Home

/

GitHub

/

AnCaste/LIPIC

/

README.md

README.md
In AnCaste/LIPIC: LIPIC: Lipid Isotopic Pattern Interference Correction

Getting Started

In lipidomics shotgun and HILIC-MS methods, monoisotopologue (M+0) peak can be used for quantitative purposes. However, intrinsic M+0 intensity differences should be taken into account when ions with different isotopic pattern distribution are considered. This is commonly referred to as the “Type I” isotopic effect. Particularly, it becomes noticeable as the carbon atom difference increases. Furthermore, isotopic pattern overlap is another major issue in lipid class-related mass spectra. Indeed, lipids differing by only the number of C=C bonds frequently occur within the same class. Here, the monoisotopologue M+0 peak intensity is artificially enhanced by M+2 and M+4 isotopologues of lipids with one or two additional double bonds, respectively. This kind of interference is commonly known as either the “double bond overlapping effect” or the “Type II” effect. Moreover, Type II correction should account for complications in High Resolution mass spectra. These are due to the misalignment between the M+0 and the interfering isotopologue peaks. As a consequence, Type II correction can no longer be performed by simply subtracting the expected peak intensities of the M+2 and M+4 interfering isotopologues to that of the convoluted M+0 peak. The LIPIC package has been specifically designed for performing both Type I and Type II corrections in lipid class high resolution mass spectra. Nevertheless, the correction can be applied to lower resolution spectra as well.
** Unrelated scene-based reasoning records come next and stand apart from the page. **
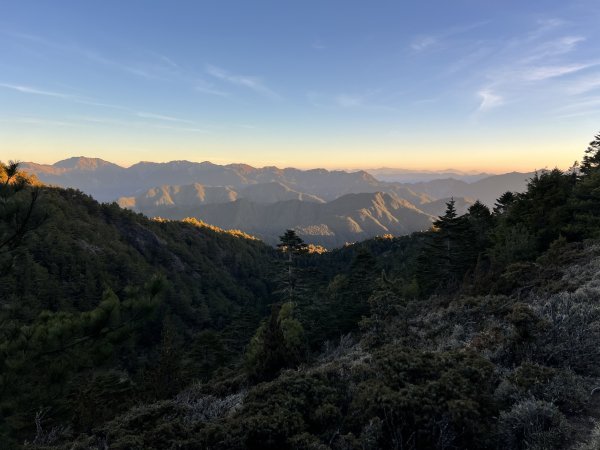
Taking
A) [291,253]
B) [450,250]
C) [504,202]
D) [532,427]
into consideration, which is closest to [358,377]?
[532,427]

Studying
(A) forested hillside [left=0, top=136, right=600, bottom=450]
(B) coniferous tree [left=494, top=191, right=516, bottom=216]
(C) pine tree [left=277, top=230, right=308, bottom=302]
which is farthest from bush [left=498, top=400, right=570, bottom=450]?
(B) coniferous tree [left=494, top=191, right=516, bottom=216]

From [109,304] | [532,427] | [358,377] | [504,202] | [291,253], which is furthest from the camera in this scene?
[504,202]

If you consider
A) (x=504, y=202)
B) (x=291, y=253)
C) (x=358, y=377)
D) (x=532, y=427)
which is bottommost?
(x=291, y=253)

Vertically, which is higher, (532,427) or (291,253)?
(532,427)

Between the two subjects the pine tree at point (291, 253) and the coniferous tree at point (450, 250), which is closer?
the pine tree at point (291, 253)

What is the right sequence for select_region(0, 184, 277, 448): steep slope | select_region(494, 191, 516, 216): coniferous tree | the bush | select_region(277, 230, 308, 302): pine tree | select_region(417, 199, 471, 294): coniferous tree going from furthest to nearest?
select_region(494, 191, 516, 216): coniferous tree, select_region(417, 199, 471, 294): coniferous tree, select_region(277, 230, 308, 302): pine tree, select_region(0, 184, 277, 448): steep slope, the bush

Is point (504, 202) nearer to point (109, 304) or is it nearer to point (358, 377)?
point (358, 377)

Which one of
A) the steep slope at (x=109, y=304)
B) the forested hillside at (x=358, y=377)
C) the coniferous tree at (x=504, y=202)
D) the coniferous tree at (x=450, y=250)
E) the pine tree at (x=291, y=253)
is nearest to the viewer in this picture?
the forested hillside at (x=358, y=377)

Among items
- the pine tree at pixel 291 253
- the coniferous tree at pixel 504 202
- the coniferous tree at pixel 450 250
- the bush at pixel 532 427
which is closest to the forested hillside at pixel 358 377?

LIPIC is based on functions from other R packages, namely enviPat for isotope fine structure calculation and plotly for the interactive graphical output. Hence, the user needs to install the aforementioned R packages using the following code lines:

install.packages("enviPat")
install.packages("plotly")

Moreover, the pick.peaks function (from the ChemometricsWithR package) has been added to the LIPIC package.

The user can install the development version of LIPIC from GitHub. For this purpose, the devtools package must have been formerly installed.

install.packages("devtools")
devtools::install_github("AnCaste/LIPIC")

If no longer needed, the LIPIC package can be removed in any moment using the following code line:

remove.packages("LIPIC")

Prior to further operations, the content of the Lipic Package can be loaded into the R environment using the library() function, as shown below.

library("LIPIC")

Both Type I and Type II corrections can be performed using either the Lipic_It or the Lipic functions. The choice of a function rather than the other depends upon the user’s preliminary information. Indeed, the reliability of the LIPIC correction workflow depends on dmz values. Here, the “dmz” symbol refers to the absolute error in the measurement of each M+0 peak m/z. Specifically, dmz is obtained by the difference between the measured M+0 peak m/z and its theoretical value.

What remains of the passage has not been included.